A request for comment was not immediately returned by the D.C. Department of Corrections.

Dominic Pezzola inside the Capitol building
Dominic Pezzola, center, inside the Capitol on Jan. 6, 2021.Manuel Balce Ceneta / AP file

More than 850 people have been charged so far in connection with the Jan. 6 insurrection, the vast majority of whom were not detained pre-trial. The defendants who have been ordered held at the D.C. jail are largely accused of more serious crimes, like assaulting police.

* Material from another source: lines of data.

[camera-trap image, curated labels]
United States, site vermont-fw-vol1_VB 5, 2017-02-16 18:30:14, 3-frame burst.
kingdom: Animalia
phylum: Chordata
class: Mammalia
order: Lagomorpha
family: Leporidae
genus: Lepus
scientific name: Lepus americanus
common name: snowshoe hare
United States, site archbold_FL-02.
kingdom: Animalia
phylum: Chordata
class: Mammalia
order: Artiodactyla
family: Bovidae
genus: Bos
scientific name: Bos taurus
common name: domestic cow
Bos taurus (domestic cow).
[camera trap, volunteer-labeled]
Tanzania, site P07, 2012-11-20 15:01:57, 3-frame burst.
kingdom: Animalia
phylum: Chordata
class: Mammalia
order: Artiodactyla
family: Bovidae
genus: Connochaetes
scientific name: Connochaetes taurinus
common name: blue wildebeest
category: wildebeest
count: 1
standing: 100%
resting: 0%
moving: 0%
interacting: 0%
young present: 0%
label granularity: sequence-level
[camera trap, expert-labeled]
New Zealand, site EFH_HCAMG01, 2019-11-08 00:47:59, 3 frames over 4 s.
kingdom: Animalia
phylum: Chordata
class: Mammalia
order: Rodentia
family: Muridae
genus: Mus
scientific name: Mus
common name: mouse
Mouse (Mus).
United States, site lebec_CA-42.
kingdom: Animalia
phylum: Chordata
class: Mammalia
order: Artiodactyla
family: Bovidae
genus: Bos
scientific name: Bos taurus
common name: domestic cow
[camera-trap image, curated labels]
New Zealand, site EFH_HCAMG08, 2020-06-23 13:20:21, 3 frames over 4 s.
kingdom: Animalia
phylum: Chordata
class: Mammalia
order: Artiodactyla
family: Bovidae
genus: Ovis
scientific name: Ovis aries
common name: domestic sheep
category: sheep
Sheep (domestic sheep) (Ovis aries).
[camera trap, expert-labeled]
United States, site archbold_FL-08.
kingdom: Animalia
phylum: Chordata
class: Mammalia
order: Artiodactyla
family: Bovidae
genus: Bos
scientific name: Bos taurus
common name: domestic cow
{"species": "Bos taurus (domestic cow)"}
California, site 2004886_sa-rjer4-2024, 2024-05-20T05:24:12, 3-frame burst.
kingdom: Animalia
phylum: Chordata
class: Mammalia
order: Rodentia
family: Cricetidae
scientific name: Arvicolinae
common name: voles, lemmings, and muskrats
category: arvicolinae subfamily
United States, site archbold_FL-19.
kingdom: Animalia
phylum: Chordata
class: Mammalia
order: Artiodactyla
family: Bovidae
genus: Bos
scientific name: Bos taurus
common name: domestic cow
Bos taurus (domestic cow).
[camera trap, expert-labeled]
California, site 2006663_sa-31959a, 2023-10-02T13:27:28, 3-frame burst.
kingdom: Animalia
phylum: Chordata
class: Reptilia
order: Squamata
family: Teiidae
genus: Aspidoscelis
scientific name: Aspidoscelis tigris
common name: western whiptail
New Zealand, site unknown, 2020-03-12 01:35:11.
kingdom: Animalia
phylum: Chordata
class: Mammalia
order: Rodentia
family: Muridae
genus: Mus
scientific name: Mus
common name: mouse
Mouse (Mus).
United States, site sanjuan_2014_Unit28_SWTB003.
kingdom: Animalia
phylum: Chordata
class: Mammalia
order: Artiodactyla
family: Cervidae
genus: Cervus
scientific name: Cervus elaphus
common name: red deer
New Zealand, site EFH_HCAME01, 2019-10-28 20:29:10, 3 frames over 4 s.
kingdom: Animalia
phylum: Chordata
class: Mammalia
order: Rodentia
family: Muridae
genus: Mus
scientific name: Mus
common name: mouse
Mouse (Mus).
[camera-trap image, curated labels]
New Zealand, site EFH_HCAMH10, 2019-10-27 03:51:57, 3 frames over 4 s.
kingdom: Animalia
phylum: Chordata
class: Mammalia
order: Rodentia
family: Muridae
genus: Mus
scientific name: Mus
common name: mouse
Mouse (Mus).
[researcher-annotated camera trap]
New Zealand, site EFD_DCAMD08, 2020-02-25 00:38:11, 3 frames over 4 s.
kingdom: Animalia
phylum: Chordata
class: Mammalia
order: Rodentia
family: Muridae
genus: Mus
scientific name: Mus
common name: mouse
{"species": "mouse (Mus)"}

The defendants who signed the letter include Ronald Sandlin, who pleaded guilty in early October to two felony charges relating to him assaulting police officers and breaking into the Senate chamber during the Jan. 6 riot, which he filmed. Another signatory, Andrew Taake, was arrested for pepper-spraying and attacking police officers that day with a whip and was tracked down with the help of the dating service Bumble. Jonathan Mellis, nicknamed #cowbodyscreech by online sleuths who have identified rioters, is charged with assaulting police and took credit online for storming the Capitol after getting mad that people were giving credit to Antifa for the insurrection. David Dempsey was arrested in August 2021 for using a crutch, a metal pole and other bludgeoning weapons on Jan. 6, according to the FBI. And Chris Quaglin, who went by “Chris Trump,” was on video wearing a MAGA sweatshirt during the riot spraying an officer directly in the face with bear spray. In September, he threatened to go on a hunger strike in jail because he was worried about his gluten intake. Taake, Mellis, Dempsey and Quaglin have all pleaded not guilty.

The New York Times reported in 2021 that conditions at the American military prison at Guantanamo Bay, Cuba, had been relaxed in recent years, but it had long been known for its harsh practices. During the period when the CIA held and interrogated the prisoners after the Sept. 11 attacks, detainees spent their days and nights in isolation, the report said.

“When they were allowed out of their cells, guards would take them in shackles and chains so short they could only shuffle,” the Times said.

About three dozen detainees now remain at the facility, according to a recent update by a tracker published by the New York Times. Over the last 20 years, about 780 people have been imprisoned there.